Following a trend set by other cities in Northeast Ohio, the City of Twinsburg has passed new regulations for clothing donation bins that have become more prevalent in the area. Among other things, the regulations require property owners to erect fencing around the donation bins in addition to a $100 annual permitting fee.
The regulations, which were passed by the city council, come amid the proliferation of donation bins, many of which go unmonitored by their out-of-state owners.
According to the ordinance, any property owner wanting to have a donation bin on their property must secure a permit. In order to obtain a permit, the donation bin cannot be placed on property within a residential zoning district unless it's on an institutional property within a residential district. Donation bins must also be screened from public view by way of a wooden fence, the ordinance states.
Property owners must also have a written agreement with the owners of the donation bin in order to secure a permit. The permit holder must also ensure donated items are placed in the bin and the bin cannot be overflowing. Property owners also cannot have more than two bins on any one lot.
According to Twinsburg’s law director, David Maistros, the key component to the legislation is the part that requires owner contact information be placed on the donation bin. Maistros said that until the ordinance was passed, the city had no way of knowing who maintained or owned the bin, oftentimes forcing the city to clean up piles of donated clothes outside the bins at the taxpayers’ expense.

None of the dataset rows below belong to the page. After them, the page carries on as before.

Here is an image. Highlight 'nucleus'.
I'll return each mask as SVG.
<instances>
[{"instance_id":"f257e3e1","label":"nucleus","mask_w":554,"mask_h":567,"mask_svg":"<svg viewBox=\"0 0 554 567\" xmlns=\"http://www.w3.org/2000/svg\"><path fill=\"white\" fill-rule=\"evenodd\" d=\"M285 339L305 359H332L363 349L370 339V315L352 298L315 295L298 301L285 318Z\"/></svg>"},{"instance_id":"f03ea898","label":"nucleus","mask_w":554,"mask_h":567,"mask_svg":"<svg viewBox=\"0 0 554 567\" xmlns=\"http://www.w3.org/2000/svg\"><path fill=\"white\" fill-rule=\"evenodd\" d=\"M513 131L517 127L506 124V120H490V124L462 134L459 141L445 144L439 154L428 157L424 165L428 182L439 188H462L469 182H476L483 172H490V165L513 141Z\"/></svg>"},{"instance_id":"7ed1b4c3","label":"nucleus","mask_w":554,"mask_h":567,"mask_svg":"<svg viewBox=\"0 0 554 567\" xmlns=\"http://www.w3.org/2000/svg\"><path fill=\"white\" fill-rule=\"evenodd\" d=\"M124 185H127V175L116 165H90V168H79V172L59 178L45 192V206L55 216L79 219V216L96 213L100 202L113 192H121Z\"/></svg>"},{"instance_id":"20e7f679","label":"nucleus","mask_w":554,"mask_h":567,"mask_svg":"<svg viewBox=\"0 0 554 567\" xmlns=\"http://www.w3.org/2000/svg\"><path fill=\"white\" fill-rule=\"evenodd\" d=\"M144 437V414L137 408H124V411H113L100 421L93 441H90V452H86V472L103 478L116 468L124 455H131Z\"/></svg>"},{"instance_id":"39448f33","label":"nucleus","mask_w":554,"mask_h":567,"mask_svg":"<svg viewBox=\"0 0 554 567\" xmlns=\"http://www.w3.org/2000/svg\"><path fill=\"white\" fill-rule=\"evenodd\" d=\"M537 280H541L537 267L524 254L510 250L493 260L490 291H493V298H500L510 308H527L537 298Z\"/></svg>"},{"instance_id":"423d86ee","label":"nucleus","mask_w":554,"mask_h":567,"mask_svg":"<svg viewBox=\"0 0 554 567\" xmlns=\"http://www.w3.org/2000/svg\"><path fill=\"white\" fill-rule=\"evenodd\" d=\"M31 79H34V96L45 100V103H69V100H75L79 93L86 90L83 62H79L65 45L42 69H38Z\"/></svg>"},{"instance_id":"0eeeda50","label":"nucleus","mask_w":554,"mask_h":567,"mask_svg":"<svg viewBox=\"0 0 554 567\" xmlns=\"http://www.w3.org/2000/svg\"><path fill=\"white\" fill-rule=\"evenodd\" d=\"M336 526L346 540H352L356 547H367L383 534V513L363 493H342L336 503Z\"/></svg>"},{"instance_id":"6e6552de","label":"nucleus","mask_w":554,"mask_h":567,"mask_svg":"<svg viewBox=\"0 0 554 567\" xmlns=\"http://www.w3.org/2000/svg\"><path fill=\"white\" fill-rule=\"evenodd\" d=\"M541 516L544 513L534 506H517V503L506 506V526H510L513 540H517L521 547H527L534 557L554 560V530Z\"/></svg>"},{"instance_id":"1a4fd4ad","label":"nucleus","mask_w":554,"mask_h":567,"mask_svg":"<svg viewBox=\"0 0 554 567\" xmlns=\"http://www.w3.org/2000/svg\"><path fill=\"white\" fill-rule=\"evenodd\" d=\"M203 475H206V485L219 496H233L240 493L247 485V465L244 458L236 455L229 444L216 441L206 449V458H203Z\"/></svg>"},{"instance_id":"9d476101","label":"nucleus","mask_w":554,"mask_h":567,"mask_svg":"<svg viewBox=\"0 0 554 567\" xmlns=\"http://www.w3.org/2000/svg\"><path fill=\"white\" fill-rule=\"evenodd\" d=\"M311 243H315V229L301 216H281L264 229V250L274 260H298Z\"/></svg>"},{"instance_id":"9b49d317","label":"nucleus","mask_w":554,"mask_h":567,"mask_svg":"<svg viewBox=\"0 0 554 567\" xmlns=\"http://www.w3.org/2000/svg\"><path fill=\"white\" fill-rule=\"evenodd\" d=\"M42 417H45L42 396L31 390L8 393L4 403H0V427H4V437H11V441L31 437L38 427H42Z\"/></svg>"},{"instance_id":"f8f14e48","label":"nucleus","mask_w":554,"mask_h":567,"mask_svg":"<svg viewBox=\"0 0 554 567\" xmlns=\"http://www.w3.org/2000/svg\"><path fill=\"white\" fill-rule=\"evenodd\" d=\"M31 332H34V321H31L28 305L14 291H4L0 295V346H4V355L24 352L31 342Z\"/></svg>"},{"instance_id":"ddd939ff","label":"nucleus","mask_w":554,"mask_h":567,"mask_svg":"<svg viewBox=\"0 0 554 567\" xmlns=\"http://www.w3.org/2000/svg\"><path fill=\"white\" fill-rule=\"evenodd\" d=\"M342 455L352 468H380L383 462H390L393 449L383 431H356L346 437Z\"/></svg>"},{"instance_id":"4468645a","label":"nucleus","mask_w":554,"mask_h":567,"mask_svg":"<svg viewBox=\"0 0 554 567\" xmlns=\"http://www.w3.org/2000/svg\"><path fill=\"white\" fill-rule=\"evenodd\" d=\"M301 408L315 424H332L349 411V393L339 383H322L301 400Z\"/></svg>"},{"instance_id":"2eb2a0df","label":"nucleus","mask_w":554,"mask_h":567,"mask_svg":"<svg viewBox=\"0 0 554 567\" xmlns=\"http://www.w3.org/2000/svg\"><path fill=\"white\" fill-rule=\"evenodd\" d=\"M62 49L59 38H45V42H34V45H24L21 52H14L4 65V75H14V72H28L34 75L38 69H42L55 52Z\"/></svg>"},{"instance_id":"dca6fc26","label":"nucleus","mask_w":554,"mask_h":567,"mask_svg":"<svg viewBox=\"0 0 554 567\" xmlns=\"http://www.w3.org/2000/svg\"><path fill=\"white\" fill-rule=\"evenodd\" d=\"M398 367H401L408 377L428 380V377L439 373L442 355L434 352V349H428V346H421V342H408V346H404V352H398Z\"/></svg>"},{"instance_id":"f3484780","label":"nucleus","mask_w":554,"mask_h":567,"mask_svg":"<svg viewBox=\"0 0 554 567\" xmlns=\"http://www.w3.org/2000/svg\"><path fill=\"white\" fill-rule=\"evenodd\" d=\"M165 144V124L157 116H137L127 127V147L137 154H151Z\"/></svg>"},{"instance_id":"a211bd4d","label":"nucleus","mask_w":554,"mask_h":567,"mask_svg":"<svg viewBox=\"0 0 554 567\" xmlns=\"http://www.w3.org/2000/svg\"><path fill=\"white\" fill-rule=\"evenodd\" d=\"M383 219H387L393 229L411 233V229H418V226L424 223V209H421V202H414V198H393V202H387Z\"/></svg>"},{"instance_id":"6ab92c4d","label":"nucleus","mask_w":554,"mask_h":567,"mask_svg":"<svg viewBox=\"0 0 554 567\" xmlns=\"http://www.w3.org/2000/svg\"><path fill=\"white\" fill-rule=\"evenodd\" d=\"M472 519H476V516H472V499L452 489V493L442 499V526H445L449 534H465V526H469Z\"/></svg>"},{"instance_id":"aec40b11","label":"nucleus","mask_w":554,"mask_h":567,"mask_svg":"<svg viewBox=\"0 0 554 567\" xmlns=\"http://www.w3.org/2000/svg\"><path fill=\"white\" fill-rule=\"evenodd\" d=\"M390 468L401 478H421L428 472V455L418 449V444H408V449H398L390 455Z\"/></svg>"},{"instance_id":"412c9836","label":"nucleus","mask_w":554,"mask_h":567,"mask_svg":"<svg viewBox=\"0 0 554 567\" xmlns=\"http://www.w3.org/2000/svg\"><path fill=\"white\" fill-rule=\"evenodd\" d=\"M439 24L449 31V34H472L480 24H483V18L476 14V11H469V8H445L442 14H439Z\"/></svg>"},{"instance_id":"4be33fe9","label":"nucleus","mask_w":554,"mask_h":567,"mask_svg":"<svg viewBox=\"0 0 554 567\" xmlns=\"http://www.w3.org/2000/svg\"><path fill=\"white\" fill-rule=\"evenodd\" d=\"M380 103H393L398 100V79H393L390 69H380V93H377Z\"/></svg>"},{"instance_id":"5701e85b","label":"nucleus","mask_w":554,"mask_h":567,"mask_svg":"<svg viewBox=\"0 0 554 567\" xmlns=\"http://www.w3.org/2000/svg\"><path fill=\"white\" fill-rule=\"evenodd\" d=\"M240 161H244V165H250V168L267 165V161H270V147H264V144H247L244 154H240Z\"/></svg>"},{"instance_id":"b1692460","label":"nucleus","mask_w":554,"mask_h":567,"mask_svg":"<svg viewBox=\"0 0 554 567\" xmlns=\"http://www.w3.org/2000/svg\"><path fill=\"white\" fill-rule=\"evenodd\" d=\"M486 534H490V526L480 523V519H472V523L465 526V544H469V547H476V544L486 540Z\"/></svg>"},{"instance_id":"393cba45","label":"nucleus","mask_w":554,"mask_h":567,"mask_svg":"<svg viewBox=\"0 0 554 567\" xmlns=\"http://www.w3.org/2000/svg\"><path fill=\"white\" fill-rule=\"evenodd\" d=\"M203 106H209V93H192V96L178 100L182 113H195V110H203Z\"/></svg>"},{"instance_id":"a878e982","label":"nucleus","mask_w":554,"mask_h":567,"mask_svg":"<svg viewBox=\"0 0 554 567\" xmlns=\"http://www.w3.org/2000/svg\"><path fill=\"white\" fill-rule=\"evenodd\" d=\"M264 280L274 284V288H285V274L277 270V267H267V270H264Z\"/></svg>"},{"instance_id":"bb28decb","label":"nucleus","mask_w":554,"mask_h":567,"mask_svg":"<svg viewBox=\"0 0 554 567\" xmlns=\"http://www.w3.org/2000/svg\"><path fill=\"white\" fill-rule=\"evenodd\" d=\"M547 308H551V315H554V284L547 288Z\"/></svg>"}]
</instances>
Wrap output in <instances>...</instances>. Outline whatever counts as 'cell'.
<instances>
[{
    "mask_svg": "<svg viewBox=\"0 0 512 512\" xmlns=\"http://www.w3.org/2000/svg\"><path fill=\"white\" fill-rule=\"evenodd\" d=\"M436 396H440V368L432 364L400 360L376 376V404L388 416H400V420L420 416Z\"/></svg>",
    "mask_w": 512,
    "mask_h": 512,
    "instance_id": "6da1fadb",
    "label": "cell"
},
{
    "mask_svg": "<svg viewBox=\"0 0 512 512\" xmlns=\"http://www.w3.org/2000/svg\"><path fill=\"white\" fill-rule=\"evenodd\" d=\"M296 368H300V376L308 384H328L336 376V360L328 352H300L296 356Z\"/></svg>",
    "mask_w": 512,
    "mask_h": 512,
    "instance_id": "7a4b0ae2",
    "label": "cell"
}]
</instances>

The companies that are contracted to collect the donated clothes often don’t pick up items placed outside the bins. There have also been cases of people leaving large, bulky items like couches and mattresses outside the bins, despite the bins clearly stating that only items like clothing are accepted.
Sarbjeet Toor, the owner of Best Stop convenience store, inherited two Planet Aid donation bins when he purchased the property two years ago. To this day, Toor said the bins have never created any issues for him.
“It’s just for customer convenience, people’s convenience,” Toor said. “I don’t get anything out of it. I just keep it for customer convenience.”
With the new ordinance, however, the two donation bins outside his store could be borrowed time.
“I will ask the company to pick up those bins. I don’t want that kind of a headache. I don’t make any money on it. I don’t get anything out of it,” Toor said. “I don’t want any kind of fencing. I’m doing it for customer convenience. I’m covering up my storefront just for people’s convenience. I don’t want to pay money for it.”
There are more than a half-dozen Planet Aid donation bins in Twinsburg. One of them is tucked behind a commercial strip mall on Ravenna Road, a couple of stores down from Daryl Pannell’s barber shop, Cutting Edge Barber & Salon. He’s been at the same location for 20 years.
“I didn’t even notice it was there. There’s no problem at this facility,” Pannell said. “I don’t see what’s the big deal. It gives people clothes who might need it. It gives people access to stuff they don’t wear anymore. I think [the city is] creating a problem.”
While many charity watchdog groups have been critical of Planet Aid’s business practices, it remains a registered non-profit with the IRS. Clothing that can’t be sold or isn’t sold at thrift stores will sometimes end up in distant countries or are used as filler for seats in vehicles.
While Pannell and Toor said they haven’t had any issues with overflowing donations outside the bins near their businesses, the same cannot be said for a pair of donation bins outside a drug store in Twinsburg. When News 5 stopped by on Wednesday afternoon, there was a substantial pile of bags of clothing stacked up like Lego bricks. This is the kind of image the city wants to prevent, Maistros said.
The $100 annual permitting fee per bin drew the concern of some city council members. However, the planning commission may reduce the permitting fee by this time next year once the database is up and running, Maistros said. The cost of the permitting fee isn’t intended to make money for the city, but instead help cover the costs of starting up the database, Maistros said.